Het zijn daarmee ook landen die denken: dit willen wij vasthouden. Met name Polen wil niet voor de zoveelste keer terugvallen na een periode van korte bloei. En dat maakt de Oekraïne-kwestie tot een hele heikele. Polen heeft een sterke band met Oekraïne. Tot het einde van de 18de eeuw vormden Polen en Litouwen samen een groot Rijk, waar een groot deel van Wit-Rusland en Oekraïne deel van uit maakten. Daarna is het land samengeknepen door Rusland, Pruissen en het Habsburgse Rijk. Pas na de Eerste Wereldoorlog kreeg het land weer een gezicht, maar dat mocht maar 20 jaar duren. De Tweede Wereldoorlog was catastrofaal voor het land, met name voor de Joden in Warschau. Zes miljoen Polen vonden de dood. Na 1945 ging het land schuil achter het IJzeren Gordijn. Polen heeft geprobeerd een bemiddelende rol te spelen in het conflict tussen Rusland en Oekraïne, maar heeft daar vanwege de historie niet echt de goede positie voor.
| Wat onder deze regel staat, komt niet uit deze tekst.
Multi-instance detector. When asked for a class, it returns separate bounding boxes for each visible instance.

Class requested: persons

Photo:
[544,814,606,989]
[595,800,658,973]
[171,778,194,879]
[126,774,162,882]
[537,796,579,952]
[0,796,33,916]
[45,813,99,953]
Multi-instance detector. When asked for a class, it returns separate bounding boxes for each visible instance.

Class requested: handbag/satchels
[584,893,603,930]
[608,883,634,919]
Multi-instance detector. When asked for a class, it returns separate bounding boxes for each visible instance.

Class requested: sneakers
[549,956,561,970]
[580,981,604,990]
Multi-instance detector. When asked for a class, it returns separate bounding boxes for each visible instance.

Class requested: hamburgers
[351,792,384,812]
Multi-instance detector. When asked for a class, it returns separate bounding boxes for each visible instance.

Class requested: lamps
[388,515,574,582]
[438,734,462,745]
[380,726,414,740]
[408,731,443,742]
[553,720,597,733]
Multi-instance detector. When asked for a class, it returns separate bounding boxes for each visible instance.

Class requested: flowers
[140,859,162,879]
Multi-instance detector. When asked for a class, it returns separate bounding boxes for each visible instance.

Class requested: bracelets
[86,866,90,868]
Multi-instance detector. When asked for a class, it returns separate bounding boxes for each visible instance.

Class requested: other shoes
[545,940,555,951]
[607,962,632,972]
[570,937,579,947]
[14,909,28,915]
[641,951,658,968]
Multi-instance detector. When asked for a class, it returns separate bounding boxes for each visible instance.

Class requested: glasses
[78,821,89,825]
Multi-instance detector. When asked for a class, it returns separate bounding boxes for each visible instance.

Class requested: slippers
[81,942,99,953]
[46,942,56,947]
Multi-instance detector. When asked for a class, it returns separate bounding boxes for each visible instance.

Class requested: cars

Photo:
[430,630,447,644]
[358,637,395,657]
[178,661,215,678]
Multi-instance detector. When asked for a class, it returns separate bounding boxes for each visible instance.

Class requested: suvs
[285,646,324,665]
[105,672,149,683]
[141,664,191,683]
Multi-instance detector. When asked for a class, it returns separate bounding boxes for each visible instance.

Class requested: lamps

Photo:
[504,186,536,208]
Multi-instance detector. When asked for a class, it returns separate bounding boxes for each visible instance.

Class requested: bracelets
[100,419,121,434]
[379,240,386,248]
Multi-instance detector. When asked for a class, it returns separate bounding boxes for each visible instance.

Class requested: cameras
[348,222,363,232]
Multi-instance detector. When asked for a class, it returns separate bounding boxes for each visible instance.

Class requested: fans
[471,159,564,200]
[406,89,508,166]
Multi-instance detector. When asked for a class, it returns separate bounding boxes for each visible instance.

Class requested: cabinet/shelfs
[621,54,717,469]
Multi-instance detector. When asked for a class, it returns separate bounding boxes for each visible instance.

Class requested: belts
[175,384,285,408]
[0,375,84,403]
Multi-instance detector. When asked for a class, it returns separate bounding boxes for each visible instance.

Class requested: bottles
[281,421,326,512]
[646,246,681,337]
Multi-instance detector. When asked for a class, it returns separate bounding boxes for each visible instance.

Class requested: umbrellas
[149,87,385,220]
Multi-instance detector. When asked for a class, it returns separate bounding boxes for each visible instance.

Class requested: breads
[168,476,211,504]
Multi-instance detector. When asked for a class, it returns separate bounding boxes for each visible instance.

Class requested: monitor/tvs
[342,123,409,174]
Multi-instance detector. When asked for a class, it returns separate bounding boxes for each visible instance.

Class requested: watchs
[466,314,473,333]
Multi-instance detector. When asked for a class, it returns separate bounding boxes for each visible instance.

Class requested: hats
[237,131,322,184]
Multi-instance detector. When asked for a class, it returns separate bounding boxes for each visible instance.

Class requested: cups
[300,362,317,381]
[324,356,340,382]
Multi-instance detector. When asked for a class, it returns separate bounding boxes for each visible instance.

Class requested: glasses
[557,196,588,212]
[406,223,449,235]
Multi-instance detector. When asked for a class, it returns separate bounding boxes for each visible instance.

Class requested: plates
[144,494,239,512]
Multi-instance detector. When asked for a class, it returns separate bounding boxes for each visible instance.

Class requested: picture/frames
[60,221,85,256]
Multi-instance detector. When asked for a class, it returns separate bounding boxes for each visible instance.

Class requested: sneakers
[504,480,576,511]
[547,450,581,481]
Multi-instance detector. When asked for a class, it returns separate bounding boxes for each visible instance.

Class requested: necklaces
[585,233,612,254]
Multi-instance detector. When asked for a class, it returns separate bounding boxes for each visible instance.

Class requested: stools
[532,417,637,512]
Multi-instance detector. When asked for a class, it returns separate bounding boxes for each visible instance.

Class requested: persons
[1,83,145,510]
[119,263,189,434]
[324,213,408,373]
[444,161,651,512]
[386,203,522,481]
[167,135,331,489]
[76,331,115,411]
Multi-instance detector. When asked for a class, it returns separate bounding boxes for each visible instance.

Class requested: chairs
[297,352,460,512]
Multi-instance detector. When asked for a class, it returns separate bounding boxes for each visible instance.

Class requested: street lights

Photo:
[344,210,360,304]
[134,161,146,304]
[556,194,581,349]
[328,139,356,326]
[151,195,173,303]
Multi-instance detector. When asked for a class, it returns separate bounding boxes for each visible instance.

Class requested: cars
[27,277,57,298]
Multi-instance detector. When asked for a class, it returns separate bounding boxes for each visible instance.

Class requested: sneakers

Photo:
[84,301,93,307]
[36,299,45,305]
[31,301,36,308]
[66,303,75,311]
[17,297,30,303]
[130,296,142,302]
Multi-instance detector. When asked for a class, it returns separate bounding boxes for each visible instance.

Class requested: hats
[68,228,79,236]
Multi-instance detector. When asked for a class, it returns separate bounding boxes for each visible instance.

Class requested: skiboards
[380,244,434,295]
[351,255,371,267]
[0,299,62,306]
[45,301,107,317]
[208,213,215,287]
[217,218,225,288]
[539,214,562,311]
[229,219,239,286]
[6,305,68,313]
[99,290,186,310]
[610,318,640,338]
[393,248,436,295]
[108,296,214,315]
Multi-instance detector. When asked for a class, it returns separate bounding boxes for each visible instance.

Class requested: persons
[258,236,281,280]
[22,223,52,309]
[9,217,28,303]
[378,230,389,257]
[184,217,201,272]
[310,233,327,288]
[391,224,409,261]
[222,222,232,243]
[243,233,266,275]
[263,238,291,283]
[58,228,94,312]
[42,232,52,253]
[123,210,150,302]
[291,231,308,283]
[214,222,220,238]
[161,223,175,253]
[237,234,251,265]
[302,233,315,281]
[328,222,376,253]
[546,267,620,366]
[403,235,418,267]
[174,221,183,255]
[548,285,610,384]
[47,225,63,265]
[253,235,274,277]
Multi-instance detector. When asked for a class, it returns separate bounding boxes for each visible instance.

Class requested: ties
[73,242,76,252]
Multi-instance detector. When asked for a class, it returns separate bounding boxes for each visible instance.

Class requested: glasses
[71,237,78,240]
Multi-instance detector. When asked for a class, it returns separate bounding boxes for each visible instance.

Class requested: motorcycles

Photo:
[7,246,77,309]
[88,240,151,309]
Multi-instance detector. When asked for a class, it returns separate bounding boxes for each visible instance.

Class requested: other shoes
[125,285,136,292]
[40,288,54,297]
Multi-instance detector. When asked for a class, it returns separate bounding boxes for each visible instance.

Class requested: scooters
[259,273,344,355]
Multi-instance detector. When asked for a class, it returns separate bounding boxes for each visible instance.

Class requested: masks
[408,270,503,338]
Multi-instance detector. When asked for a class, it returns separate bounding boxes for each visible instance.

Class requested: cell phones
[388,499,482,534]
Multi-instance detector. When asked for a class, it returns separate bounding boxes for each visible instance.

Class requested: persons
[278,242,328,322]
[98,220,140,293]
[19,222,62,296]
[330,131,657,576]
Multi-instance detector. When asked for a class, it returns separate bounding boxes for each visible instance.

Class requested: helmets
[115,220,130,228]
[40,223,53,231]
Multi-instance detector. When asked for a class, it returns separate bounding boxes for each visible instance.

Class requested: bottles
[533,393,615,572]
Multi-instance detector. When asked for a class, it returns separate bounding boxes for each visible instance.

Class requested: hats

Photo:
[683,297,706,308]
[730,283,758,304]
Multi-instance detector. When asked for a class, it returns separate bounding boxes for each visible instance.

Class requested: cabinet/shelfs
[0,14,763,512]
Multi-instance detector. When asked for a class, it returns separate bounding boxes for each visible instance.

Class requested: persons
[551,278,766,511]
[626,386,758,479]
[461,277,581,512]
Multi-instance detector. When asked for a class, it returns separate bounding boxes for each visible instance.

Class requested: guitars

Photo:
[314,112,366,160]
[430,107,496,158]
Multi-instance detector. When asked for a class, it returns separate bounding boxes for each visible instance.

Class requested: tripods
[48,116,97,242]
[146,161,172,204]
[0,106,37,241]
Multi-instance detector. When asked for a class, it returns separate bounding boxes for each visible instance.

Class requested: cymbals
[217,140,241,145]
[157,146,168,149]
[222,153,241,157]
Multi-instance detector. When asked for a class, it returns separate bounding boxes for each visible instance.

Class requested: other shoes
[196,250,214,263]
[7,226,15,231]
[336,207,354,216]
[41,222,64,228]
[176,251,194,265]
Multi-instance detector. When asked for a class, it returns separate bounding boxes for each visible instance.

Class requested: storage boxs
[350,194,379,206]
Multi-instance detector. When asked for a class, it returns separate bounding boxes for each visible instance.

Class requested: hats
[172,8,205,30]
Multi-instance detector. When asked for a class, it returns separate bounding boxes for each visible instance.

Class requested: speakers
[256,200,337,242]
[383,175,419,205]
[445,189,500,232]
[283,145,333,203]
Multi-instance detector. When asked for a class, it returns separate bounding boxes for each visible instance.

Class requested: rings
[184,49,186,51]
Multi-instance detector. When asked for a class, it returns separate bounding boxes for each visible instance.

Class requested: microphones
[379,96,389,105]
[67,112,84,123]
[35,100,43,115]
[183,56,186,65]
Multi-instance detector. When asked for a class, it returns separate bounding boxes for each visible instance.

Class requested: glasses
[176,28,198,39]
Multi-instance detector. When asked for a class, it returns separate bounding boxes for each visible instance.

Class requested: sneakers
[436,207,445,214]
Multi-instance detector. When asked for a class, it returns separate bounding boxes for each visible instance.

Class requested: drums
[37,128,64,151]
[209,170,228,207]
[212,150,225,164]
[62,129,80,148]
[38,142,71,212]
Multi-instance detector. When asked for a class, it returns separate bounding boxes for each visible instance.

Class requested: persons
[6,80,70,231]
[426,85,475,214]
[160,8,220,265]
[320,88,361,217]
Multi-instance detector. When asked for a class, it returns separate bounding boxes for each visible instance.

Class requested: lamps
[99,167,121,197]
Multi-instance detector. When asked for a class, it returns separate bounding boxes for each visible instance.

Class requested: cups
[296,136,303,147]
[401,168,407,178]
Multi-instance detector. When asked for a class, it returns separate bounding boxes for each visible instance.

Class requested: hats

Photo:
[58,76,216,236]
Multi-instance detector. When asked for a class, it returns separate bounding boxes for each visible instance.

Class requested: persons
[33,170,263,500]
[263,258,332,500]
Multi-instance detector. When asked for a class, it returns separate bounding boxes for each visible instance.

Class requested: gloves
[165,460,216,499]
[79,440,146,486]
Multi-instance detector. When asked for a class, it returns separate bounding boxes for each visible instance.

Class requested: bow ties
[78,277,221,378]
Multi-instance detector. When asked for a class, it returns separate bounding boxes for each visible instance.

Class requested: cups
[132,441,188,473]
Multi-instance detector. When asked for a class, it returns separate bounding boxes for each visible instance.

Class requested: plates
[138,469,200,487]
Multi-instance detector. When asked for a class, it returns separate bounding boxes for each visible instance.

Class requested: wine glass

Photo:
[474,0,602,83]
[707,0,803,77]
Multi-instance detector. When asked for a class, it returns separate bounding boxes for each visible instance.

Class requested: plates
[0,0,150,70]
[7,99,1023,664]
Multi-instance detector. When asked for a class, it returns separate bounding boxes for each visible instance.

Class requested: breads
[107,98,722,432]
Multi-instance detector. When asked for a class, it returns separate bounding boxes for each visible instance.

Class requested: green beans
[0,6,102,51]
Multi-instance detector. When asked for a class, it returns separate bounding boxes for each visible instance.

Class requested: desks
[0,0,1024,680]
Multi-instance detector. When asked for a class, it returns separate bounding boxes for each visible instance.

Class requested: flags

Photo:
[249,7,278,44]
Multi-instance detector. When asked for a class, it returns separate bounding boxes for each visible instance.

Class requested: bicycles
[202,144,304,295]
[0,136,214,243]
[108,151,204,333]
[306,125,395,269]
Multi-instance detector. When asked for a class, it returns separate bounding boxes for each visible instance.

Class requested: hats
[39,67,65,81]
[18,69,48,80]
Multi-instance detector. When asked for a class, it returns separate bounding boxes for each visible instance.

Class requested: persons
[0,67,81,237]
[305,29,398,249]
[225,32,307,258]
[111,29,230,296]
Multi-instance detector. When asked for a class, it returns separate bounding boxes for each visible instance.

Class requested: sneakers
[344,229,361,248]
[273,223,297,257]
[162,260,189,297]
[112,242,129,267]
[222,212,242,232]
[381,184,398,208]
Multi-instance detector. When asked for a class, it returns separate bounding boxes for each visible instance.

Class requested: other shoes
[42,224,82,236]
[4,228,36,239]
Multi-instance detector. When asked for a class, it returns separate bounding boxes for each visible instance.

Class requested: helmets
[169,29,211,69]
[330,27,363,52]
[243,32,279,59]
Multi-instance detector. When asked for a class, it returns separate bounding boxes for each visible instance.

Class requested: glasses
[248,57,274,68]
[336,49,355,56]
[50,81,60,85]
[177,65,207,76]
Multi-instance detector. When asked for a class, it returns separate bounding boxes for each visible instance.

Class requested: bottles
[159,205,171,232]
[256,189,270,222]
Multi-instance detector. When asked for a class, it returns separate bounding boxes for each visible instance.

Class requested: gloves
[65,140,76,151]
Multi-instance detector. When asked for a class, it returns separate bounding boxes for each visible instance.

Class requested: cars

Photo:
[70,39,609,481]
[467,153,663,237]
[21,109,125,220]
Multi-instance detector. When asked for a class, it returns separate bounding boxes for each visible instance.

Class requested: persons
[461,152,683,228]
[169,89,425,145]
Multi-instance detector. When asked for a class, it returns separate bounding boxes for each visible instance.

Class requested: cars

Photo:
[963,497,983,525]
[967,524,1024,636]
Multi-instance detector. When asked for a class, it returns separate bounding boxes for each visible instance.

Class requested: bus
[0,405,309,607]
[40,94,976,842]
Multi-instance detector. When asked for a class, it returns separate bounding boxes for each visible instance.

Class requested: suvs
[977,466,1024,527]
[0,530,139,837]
Estland heeft een lange historie waarin Duitse adel de dienst uitmaakte, onder andere verantwoordelijk voor het schitterende middeleeuwse centrum van ‘Hanze’-stad Tallinn. Later eigende de grote buurman zich het gebied toe en na de Tweede Wereldoorlog werd het land onderdeel van de Sovjet-Unie.
Na de onafhankelijkheid begin jaren '90 en tot de dag van vandaag is een kwart van de bewoners van het kleine Estland (1,3 miljoen inwoners) van Russische afkomst. Dat ligt het land nu vrij zwaar op de maag. Vooral de eis dat men de Estse taal machtig is (die erg op Fins lijkt) om het staatsburgerschap te verwerven hakt er in. Veel Russisch-sprekenden zijn daardoor statenloos. De invasie van de Krim door Rusland maakt Estland en ook Letland nerveus. Vanwege de betere leefomstandigheden in de Baltische landen lijkt het er overigens niet op dat de Russische minderheid terug wil of in opstand zou komen. Wat de situatie niettemin redelijk urgent maakt is het feit dat de Baltische landen inmiddels niet alleen EU-lid zijn, maar ook NAVO-lid. Finland en Zweden overwegen lidmaatschap en zo krijgt het hele gebied rond de Oostzee/Baltische Zee een NAVO-kleur. En bij de NAVO geldt: wie een lidstaat aanvalt, valt het hele bondgenootschap aan. Daarmee zitten provocatie en escalatie dicht bij elkaar.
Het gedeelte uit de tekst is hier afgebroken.